任务要求 » 从含有“Starting from furthest, rank”的那一行到含有“Answer: point 594,437”的那一行（两头都算），照原样再写一遍，只把“nearest”改成“closest”，其他一律不变。

(场景问题记录)
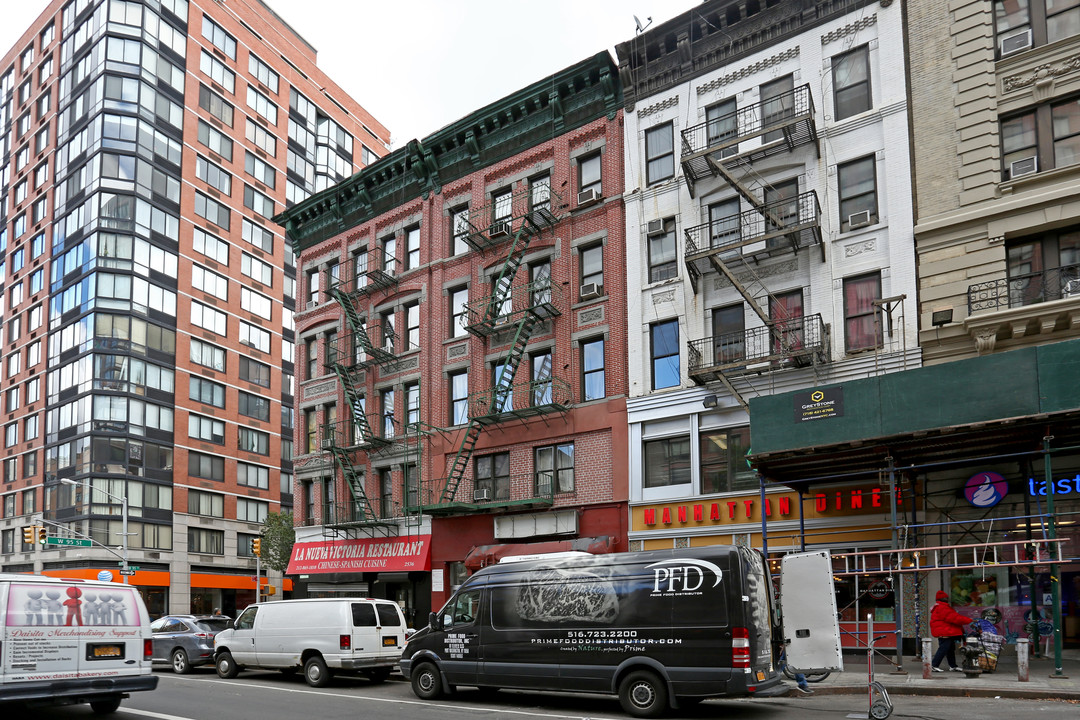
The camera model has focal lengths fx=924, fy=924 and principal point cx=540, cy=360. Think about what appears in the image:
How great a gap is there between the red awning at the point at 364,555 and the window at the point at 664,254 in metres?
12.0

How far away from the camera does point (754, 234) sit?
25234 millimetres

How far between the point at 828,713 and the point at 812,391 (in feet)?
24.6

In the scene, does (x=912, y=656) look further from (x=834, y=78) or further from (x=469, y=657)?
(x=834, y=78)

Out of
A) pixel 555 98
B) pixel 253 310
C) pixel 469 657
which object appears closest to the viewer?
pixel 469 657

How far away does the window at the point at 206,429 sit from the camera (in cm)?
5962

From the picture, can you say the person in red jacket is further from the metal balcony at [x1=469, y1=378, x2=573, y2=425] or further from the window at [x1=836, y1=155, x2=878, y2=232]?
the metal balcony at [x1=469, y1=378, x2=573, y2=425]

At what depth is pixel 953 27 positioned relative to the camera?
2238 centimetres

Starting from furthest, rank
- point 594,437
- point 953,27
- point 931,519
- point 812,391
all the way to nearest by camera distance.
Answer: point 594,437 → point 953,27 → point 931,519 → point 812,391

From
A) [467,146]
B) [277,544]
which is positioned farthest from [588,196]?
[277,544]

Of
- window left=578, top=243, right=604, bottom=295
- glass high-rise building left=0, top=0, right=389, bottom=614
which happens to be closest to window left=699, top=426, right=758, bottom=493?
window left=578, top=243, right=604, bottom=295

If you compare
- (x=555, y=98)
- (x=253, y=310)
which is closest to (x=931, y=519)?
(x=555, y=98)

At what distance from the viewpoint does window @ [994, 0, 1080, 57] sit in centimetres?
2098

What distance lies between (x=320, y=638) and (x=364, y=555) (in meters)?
...
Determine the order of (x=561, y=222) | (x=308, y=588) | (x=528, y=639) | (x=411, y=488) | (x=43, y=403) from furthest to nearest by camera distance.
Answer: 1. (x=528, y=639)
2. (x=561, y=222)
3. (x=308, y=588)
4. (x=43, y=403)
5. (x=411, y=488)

最终结果 »
Starting from furthest, rank
- point 594,437
- point 953,27
- point 931,519
- point 812,391
all the way to closest by camera distance.
Answer: point 594,437 → point 953,27 → point 931,519 → point 812,391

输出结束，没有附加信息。